In: Statistics and Probability
Case 5.1EuroWatch Company
EuroWatch Company assembles expensive wristwatches and then sells them to retailers throughout Europe. The watches are assembled at a plant with two assembly lines. These lines are intended to be identical, but line 1 uses somewhat older equipment than line 2 and is typically less reliable. Historical data have shown that each watch coming off line 1, independently of the others, is free of defects with probability 0.98. The similar probability for line 2 is 0.99. Each line produces 500 watches per hour. The production manager has asked you to answer the following questions.
She wants to know how many defect-free watches each line is likely to produce in a given hour. Specifically, find the smallest integer k (for each line separately) such that you can be 99% sure that the line will not produce more than k defective watches in a given hour.
EuroWatch currently has an order for 500 watches from an important customer. The company plans to fill this order by packing slightly more than 500 watches, all from line 2, and sending this package off to the customer. Obviously, EuroWatch wants to send as few watches as possible, but it wants to be 99% sure that when the customer opens the package, there are at least 500 defect-free watches. How many watches should be packed?

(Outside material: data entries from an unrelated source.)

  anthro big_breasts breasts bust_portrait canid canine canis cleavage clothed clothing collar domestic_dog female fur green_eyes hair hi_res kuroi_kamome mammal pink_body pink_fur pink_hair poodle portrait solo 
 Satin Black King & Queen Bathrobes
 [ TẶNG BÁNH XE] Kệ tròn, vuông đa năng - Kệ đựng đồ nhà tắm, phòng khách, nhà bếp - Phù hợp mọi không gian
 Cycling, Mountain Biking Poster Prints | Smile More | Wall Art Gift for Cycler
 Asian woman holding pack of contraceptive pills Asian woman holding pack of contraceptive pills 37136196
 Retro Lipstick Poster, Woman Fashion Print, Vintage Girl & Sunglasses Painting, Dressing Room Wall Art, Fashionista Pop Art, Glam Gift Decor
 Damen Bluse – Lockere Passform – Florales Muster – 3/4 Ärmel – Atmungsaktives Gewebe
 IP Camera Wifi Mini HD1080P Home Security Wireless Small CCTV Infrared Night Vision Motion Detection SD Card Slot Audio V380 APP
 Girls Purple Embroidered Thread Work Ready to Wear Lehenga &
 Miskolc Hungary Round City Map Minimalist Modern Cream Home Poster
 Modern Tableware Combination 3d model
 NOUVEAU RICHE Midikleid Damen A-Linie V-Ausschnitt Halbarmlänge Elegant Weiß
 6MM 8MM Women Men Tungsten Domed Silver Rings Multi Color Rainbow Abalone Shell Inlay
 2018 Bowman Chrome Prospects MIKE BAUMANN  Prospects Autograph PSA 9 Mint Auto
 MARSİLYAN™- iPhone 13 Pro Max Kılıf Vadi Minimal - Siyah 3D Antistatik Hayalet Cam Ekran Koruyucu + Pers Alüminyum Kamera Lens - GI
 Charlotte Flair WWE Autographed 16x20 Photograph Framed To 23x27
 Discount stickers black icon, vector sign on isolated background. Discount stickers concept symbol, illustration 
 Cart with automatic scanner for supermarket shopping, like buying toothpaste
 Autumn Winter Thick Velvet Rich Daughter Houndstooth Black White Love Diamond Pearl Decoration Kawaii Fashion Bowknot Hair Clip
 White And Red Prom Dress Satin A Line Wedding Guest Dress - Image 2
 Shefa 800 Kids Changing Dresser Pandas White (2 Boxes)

EuroWatch has another order for 1000 watches. Now it plans to fill this order by packing slightly more than one hour’s production from each line. This package will contain the same number of watches from each line. As in the previous question, EuroWatch wants to send as few watches as possible, but it again wants to be 99% sure that when the customer opens the package, there are at least 1000 defect-free watches. The question of how many watches to pack is unfortunately quite difficult because the total number of defect-free watches is not binomially distributed. (Why not?) Therefore, the manager asks you to solve the problem with simulation (and some trial and error). (Hint: It turns out that it is much faster to simulate small numbers than large numbers, so simulate the number of watches with defects, not the number without defects.)
Finally, EuroWatch has a third order for 100 watches. The customer has agreed to pay $50,000 for the order—that is, $500 per watch. If EuroWatch sends more than 100 watches to the customer, its revenue doesn’t increase; it can never exceed $50,000. Its unit cost of producing a watch is $450, regardless of which line it is assembled on. The order will be filled entirely from a single line, and EuroWatch plans to send slightly more than 100 watches to the customer.
If the customer opens the shipment and finds that there are fewer than 100 defect-free watches (which we assume the customer has the ability to do), then he will pay only for the defect-free watches—EuroWatch’s revenue will decrease by $500 per watch short of the 100 required—and on top of this, EuroWatch will be required to make up the difference at an expedited cost of $1000 per watch. The customer won’t pay a dime for these expedited watches. (If expediting is required, EuroWatch will make sure that the expedited watches are defect-free. It doesn’t want to lose this customer entirely.)
You have been asked to develop a spreadsheet model to find EuroWatch’s expected profit for any number of watches it sends to the customer. You should develop it so that it responds correctly, regardless of which assembly line is used to fill the order and what the shipment quantity is. (Hints: Use the BINOM.DIST function, with last argument 0, to fill up a column of probabilities for each possible number of defective watches. Next to each of these, calculate EuroWatch’s profit. Then use a sUMPRODUCT to obtain the expected profit. Finally, you can assume that EuroWatch will never send more than 110 watches. It turns out that this large a shipment is not even close to optimal.)